Bottoms Up Rice
Serves 4 to 6
WHEN I WAS FIRST ADOPTED, I would often forgo cookies and milk and ask instead for a snack of steamed rice with just a pat of butter. And ever since I could stand by my grandfather’s side and watch him cook, I’ve experimented with rice in all its forms. This is one of my favorite ways to offer the grain, both for flavor and presentation.
Some of the best dishes are the result of a beautiful blunder: Enter the French Tatin sisters and their famous upside-down apple tart. Once, I got distracted and forgot about a pot of rice on the stove and was pleasantly surprised to discover that with some modification, the mistake would soon become an oft-requested dish. This rice is delicious thanks to the golden crust that forms when cooking the grains a second time. This “golden bottom” goes by other names, including tadig, concolón, soccarat, and nurungji in Korean. I like shallots for the crust, but any thinly sliced white or yellow onion would also be good; it’s best not to enlist scallions for this adventure. Some Persian friends use thinly sliced potato, lettuce leaves, or even very slim slices of bread to create the lovely buried treasure. Layer the bottom as nicely as possible, since it will be the top of the dish once it’s turned out. The technique may seem difficult at first, but once you’ve made this rice several times, you’ll become addicted.

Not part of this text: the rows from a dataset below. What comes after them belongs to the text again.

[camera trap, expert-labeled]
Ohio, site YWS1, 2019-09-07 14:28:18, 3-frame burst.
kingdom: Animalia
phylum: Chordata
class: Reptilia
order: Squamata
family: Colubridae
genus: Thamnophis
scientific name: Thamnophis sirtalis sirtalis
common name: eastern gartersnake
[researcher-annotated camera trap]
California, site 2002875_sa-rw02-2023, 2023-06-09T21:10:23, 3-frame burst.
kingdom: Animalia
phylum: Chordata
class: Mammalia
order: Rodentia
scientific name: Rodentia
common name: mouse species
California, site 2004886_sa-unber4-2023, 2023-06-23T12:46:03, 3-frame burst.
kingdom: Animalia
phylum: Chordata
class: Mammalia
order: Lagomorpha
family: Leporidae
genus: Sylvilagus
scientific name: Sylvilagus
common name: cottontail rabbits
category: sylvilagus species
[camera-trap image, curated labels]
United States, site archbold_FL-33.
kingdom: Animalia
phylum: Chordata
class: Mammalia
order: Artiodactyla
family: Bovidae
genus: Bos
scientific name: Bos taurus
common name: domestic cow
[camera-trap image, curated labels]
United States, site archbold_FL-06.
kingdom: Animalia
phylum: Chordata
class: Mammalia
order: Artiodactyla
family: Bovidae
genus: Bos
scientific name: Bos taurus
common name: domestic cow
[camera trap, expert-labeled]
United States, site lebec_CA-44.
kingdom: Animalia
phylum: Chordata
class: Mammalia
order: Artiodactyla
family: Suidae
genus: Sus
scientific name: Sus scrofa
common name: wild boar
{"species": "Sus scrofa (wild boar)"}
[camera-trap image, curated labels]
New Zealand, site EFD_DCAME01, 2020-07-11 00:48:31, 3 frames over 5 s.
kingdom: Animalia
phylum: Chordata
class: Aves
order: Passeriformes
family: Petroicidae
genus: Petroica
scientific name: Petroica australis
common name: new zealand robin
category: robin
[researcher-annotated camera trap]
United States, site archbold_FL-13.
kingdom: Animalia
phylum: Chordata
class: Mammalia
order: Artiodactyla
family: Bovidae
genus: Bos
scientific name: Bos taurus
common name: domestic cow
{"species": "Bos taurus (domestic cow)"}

For color and flavor, toss in a few saffron threads that have soaked in warm water. I make this in a heavy-bottomed nonstick 10-inch skillet to make turning out the rice easier.
1¼ cups long-grain rice (preferably basmati or jasmine)
½ teaspoon fine sea salt
1 tablespoon extra-virgin olive oil
1 tablespoon unsalted butter
¾ cup halved and thinly sliced shallots or yellow onion
Flaky finishing salt, for serving
1. Rinse the rice under running water several times, until the water is clear; drain.
2 Add the rinsed rice, 2¼ cups water, and the salt to a 10-inch nonstick skillet and bring to a boil. Decrease the heat to low and simmer, covered, for 14 minutes. Turn off the heat and let sit, covered, for 5 minutes. Empty the rice into a large bowl, draining any excess water. Wipe out the bottom of the pan with a paper towel. Heat the oil and butter in the skillet over medium-high heat until frothy. Add the shallots, stirring occasionally, and let cook for about 3 minutes. Spread the shallots in a single layer across the bottom of the skillet. Gently and evenly spread the rice over the shallots, smoothing the top with a rubber spatula or large spoon. Cover the pan with a tight-fitting lid and cook on medium-high heat for 2 minutes. You want the heat high enough to crisp and toast the rice and shallot layer without burning it. Decrease the heat to the lowest setting and let steam, covered, for another 5 minutes. Turn off the heat and let the rice sit, covered, for another 5 minutes or so, until ready to serve.
3. To serve, carefully and swiftly turn the rice over onto a serving platter, like an upside-down cake, so that the golden side is bottoms up. Serve at once with a sprinkle of flaky finishing salt.